Je le dis avec conviction : si les Guinéens décident réellement de travailler ensemble, de valoriser les compétences, de protéger la justice et de placer l’intérêt national au-dessus des appartenances particulières, je ne vois aucune raison pour que la Guinée envie un autre pays.
Mais nous devons également avoir le courage de regarder nos réalités en face.
Un système marqué par des injustices, l’exclusion ou la marginalisation de certaines voix ne peut durablement produire l’unité dont notre pays a besoin. Lorsque des citoyens que nous estimons injustement condamnés, comme Aliou Bah, restent privés de liberté, lorsque certaines compétences sont éloignées des espaces de décision simplement parce qu’elles ne partagent pas la ligne dominante, nous nous privons nous-mêmes d’une partie des forces nécessaires à la construction nationale.
La Guinée n’a pas besoin de vainqueurs contre d’autres Guinéens. Elle a besoin de Guinéens qui gagnent ensemble.
Nous devons retrouver cet esprit de Nation qui, à un moment déterminant de notre histoire, a permis à nos devanciers de regarder au-delà de leurs différences pour défendre une cause plus grande qu’eux-mêmes.

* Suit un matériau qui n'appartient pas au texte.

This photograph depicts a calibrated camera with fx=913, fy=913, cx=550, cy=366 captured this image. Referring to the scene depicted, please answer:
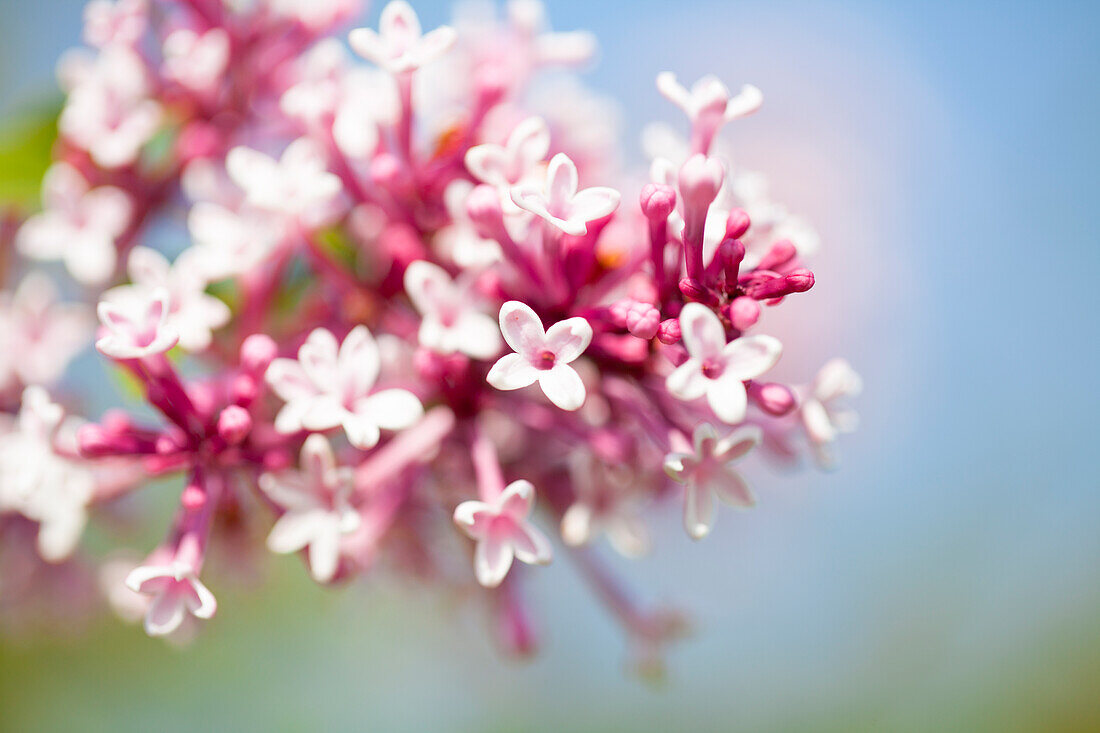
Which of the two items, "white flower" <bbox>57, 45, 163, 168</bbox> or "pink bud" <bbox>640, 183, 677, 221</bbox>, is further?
"white flower" <bbox>57, 45, 163, 168</bbox>

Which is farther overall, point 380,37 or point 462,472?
point 462,472

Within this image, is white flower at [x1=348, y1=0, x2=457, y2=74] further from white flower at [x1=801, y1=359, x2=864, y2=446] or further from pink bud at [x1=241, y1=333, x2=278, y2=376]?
white flower at [x1=801, y1=359, x2=864, y2=446]

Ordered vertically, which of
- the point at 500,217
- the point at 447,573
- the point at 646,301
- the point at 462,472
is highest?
the point at 500,217

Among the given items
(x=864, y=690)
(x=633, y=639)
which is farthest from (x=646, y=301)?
(x=864, y=690)

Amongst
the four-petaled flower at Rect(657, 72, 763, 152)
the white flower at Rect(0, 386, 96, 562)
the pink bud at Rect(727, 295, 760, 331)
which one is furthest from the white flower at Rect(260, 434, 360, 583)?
the four-petaled flower at Rect(657, 72, 763, 152)

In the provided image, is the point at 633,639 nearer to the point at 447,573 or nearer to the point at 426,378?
the point at 447,573

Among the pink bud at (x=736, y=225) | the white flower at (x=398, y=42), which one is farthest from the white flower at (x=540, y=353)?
the white flower at (x=398, y=42)
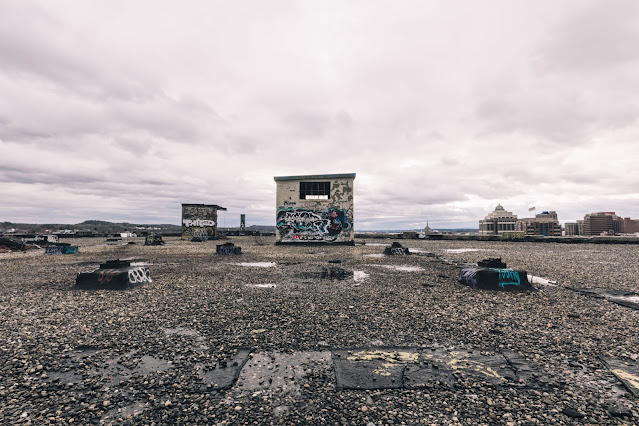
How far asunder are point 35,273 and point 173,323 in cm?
1196

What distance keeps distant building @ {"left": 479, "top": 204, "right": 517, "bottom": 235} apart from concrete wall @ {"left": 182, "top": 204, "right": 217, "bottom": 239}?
449 ft

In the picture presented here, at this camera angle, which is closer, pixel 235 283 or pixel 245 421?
pixel 245 421

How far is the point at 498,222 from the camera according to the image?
145250 mm

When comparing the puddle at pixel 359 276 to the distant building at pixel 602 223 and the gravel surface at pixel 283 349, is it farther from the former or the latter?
the distant building at pixel 602 223

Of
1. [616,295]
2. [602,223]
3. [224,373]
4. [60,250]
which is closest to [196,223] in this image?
[60,250]

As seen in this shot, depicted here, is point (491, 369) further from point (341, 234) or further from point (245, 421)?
point (341, 234)

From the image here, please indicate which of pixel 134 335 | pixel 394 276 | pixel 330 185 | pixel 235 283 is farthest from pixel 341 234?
pixel 134 335

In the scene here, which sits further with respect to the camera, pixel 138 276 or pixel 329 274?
pixel 329 274

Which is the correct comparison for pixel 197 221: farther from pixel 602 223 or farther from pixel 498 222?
pixel 602 223

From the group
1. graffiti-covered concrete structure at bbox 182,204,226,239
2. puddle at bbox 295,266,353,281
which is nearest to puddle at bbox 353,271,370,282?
puddle at bbox 295,266,353,281

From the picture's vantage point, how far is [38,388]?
146 inches

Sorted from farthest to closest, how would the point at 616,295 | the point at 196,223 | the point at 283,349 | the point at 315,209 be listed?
the point at 196,223 → the point at 315,209 → the point at 616,295 → the point at 283,349

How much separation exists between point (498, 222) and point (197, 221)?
499 ft

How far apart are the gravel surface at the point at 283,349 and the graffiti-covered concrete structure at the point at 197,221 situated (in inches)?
1549
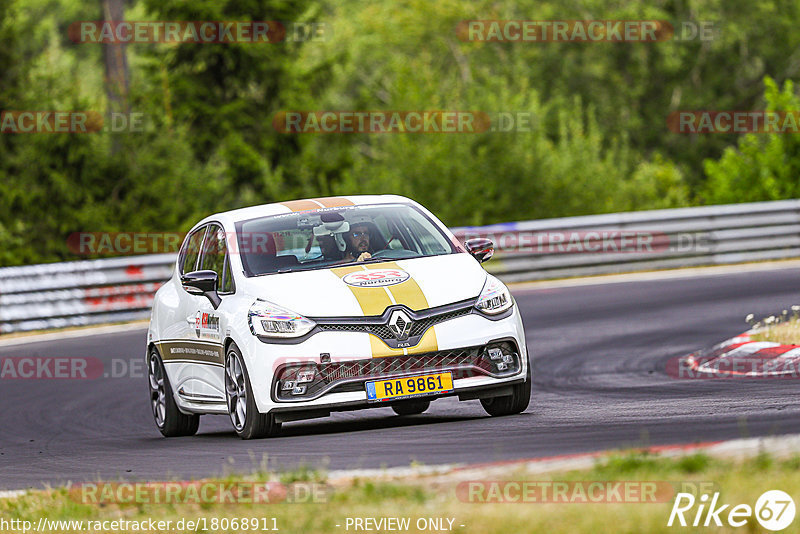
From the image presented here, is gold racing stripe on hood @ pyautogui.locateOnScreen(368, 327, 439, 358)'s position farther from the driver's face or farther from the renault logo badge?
the driver's face

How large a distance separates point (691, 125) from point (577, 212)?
27.2 m

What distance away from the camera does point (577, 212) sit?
95.8 ft

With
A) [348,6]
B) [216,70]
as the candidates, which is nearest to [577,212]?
[216,70]

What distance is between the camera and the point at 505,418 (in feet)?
32.4

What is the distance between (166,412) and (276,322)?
2.50m

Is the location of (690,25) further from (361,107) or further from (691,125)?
(361,107)

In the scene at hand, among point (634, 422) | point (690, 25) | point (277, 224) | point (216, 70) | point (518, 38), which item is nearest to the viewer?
point (634, 422)

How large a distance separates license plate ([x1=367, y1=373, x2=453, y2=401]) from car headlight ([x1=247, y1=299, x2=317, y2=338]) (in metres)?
0.59

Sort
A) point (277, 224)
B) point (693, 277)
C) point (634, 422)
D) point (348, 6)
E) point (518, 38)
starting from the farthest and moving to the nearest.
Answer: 1. point (348, 6)
2. point (518, 38)
3. point (693, 277)
4. point (277, 224)
5. point (634, 422)
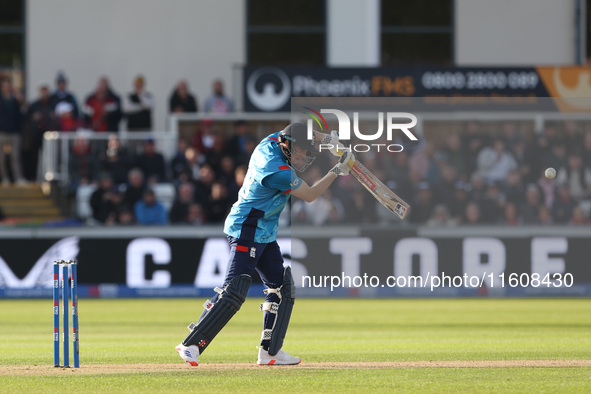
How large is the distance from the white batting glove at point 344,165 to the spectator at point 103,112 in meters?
14.8

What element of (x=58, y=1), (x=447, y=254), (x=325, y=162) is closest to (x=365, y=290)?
(x=447, y=254)

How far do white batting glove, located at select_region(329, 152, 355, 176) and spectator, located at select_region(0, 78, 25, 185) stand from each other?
15.5 m

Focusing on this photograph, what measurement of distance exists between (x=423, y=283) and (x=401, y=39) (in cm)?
1593

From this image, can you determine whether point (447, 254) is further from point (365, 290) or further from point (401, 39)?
point (401, 39)

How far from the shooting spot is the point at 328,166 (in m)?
14.4

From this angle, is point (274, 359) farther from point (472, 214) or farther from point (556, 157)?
point (556, 157)

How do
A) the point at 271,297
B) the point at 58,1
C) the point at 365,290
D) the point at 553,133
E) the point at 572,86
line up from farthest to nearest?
the point at 58,1, the point at 572,86, the point at 365,290, the point at 553,133, the point at 271,297

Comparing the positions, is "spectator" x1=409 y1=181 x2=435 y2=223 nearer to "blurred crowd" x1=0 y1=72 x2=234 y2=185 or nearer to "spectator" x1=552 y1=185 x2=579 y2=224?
"spectator" x1=552 y1=185 x2=579 y2=224

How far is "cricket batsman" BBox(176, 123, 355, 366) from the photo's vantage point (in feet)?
30.5

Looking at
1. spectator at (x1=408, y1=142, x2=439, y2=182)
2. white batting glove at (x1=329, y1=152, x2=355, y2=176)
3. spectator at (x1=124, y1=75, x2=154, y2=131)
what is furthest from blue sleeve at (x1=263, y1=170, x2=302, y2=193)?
spectator at (x1=124, y1=75, x2=154, y2=131)

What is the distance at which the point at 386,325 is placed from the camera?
1480cm

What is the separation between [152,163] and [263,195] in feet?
42.6

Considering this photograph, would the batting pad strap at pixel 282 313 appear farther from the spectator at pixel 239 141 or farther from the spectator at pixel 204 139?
the spectator at pixel 204 139

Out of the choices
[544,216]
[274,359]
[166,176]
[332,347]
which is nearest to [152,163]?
[166,176]
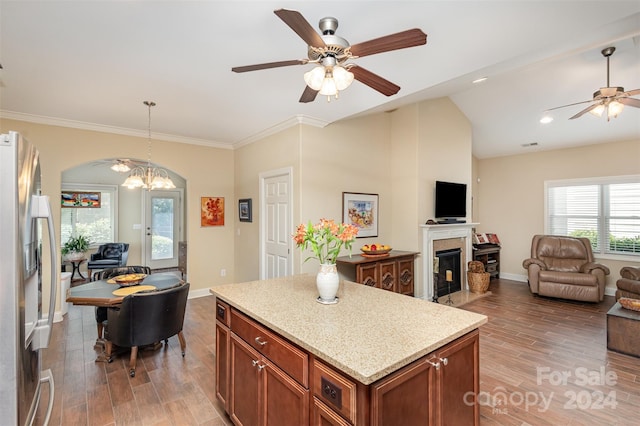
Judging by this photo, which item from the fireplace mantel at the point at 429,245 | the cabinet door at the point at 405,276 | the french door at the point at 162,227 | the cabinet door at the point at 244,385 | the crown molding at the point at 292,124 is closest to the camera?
the cabinet door at the point at 244,385

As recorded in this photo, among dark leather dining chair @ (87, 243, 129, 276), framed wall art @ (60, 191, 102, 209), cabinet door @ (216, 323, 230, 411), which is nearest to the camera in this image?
cabinet door @ (216, 323, 230, 411)

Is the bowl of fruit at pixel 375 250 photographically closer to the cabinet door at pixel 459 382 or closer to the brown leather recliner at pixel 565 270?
the cabinet door at pixel 459 382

Nous pouvons être Soussou, Peul, Malinké, Forestier ou appartenir à toute autre composante de notre riche mosaïque nationale. Nous pouvons être du pouvoir ou de l’opposition. Nous pouvons avoir des opinions profondément différentes.
Mais avant tout cela, nous devons redevenir Guinéens.
Parce qu’au bout du compte, nous avons une seule terre à protéger, un seul avenir à construire et une seule Nation à transmettre aux générations futures : la Guinée.